-- SOURCE TEXT --
Segment Open

Sainsbury's was a founding partner of the Nectar coalition in 2002. Today, the Sainsbury's group reaches across grocery, financial services, energy, clothing, and general merchandise. With that diversification, Sainsbury's now covers many of the key categories for a typical retail coalition and is Nectar's largest issuance and redemption partner.
The evolution of the Sainsbury's group has led to more limited prospects for Nectar to add new non-competitive partners of scale. When combined with the takeover of partner Homebase by Bunnings and the exit of British Gas, Aimia ultimately determined that retaining its ownership of the Nectar business offered more limited opportunities to add value to the company and the parties mutually agreed to pursue a sale of the business to Sainsbury's.
"Selling the Nectar business to Sainsbury's was the optimal risk-adjusted outcome for Aimia and we have worked to ensure a seamless transition for collectors and employees," said David Johnston, Group Chief Executive, Aimia. "The transaction allows for a sharper focus on Aeroplan, our largest and most profitable business, and simplifies our operations all the while preserving a robust balance sheet for our ongoing business."

Segment Closed

-- DATA EXCERPT --
Segment Open

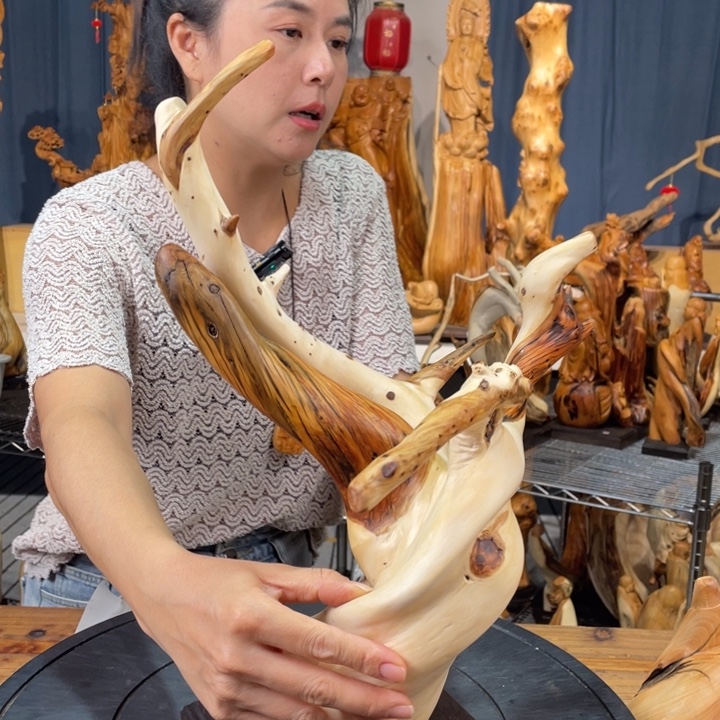 柏木（崖柏）随型飘枝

Segment Closed

-- WHAT TO DO --
1. Summarize the passage on the Nectar sale in two sentences.
2. Duplicate the passage on the Nectar sale, beginning at the words "Sainsbury's was a" and stopping after "and redemption partner.".
The material has no connection to the passage on the Nectar sale.

-- EXPECTED RESPONSES --
1. Sainsbury's, a founding Nectar partner in 2002, has diversified into many key retail categories and become Nectar's largest issuance and redemption partner, which has left Nectar with more limited prospects for adding new non-competitive partners of scale. Combined with the takeover of Homebase by Bunnings and the exit of British Gas, this led Aimia and Sainsbury's to agree on a sale of Nectar to Sainsbury's, which Aimia's Group Chief Executive says lets Aimia focus more sharply on Aeroplan and simplify its operations.

2.
Sainsbury's was a founding partner of the Nectar coalition in 2002. Today, the Sainsbury's group reaches across grocery, financial services, energy, clothing, and general merchandise. With that diversification, Sainsbury's now covers many of the key categories for a typical retail coalition and is Nectar's largest issuance and redemption partner.